### PROVIDED MATERIAL ###

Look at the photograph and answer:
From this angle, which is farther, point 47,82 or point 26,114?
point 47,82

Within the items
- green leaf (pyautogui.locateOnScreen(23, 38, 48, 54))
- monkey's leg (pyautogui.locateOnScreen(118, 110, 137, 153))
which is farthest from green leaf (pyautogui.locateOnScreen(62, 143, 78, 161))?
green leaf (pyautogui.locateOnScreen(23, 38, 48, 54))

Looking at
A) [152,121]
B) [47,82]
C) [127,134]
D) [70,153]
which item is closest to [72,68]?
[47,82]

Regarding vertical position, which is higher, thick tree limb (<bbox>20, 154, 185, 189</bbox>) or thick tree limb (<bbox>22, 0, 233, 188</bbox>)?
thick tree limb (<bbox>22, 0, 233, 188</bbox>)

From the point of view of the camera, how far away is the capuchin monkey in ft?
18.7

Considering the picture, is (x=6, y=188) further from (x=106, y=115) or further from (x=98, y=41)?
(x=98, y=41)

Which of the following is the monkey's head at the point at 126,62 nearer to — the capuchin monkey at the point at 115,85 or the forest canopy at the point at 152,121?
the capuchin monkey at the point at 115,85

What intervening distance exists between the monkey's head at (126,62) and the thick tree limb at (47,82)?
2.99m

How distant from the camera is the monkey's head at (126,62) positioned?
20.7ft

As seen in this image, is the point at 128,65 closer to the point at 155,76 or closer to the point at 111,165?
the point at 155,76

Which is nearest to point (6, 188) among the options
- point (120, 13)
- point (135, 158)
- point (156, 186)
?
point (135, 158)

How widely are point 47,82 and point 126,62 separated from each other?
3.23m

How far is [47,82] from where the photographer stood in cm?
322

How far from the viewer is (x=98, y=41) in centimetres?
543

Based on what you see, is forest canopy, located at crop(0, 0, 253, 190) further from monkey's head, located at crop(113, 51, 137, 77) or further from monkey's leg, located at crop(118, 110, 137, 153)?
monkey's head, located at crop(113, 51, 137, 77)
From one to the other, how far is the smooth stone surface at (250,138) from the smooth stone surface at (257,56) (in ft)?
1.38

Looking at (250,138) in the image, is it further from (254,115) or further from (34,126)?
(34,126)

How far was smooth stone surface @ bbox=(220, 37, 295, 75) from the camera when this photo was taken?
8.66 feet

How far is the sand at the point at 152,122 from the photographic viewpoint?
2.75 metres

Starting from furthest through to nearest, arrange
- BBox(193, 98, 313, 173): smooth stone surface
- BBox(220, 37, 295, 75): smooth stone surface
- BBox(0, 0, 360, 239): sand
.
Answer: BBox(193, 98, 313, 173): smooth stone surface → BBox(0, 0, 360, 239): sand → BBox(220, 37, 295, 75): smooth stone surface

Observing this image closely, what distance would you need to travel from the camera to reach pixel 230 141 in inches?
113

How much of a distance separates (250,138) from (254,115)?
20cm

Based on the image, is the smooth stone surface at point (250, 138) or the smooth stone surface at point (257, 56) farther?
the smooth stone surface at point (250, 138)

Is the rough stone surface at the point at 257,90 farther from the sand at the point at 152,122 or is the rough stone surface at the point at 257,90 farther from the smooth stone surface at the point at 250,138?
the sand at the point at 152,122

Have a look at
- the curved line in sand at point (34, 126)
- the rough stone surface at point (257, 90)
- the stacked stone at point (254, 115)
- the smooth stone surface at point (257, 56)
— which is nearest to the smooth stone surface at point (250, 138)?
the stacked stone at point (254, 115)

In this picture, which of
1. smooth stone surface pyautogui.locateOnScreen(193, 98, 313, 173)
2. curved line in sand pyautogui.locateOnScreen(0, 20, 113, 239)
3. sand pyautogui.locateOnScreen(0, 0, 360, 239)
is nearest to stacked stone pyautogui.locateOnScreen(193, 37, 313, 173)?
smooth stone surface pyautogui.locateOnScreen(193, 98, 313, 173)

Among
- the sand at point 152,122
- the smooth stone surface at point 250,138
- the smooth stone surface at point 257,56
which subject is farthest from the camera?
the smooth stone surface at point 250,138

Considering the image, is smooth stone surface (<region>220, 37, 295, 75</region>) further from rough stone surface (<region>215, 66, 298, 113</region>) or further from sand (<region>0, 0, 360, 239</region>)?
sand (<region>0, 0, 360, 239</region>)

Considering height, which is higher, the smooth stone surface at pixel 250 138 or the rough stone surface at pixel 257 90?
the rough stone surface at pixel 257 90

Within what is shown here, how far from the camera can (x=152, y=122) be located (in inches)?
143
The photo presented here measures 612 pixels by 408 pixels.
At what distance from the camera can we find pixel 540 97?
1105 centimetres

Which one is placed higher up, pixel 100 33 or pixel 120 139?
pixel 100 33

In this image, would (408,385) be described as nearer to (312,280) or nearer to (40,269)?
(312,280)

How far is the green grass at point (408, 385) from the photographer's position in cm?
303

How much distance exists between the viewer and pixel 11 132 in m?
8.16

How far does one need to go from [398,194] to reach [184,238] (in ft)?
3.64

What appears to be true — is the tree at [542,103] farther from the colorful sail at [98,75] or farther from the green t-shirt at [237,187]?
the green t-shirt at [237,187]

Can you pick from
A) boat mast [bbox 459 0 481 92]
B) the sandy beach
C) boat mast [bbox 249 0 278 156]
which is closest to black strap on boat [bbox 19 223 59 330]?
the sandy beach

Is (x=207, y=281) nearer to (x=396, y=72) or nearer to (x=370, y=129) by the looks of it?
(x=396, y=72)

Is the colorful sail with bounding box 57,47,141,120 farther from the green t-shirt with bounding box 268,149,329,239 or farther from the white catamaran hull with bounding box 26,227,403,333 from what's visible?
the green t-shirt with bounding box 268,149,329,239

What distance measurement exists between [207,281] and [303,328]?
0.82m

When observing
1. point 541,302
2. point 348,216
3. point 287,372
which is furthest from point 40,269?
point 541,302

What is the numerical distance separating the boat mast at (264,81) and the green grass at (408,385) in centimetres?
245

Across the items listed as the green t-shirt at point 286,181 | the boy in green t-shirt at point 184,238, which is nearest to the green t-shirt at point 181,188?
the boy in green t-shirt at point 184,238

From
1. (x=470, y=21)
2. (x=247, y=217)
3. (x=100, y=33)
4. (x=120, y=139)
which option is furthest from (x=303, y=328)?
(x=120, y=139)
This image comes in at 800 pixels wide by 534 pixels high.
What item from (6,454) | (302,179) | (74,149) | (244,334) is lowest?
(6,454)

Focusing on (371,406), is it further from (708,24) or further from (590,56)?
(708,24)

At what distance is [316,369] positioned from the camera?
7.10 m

###

§ REQUEST
Pull out every line of the records above that contains the string "bounding". Treat uppercase and lowercase letters as different.

§ WRITTEN SOLUTION
Is the colorful sail with bounding box 57,47,141,120 farther from the green t-shirt with bounding box 268,149,329,239 or farther from the white catamaran hull with bounding box 26,227,403,333 from what's visible?
the green t-shirt with bounding box 268,149,329,239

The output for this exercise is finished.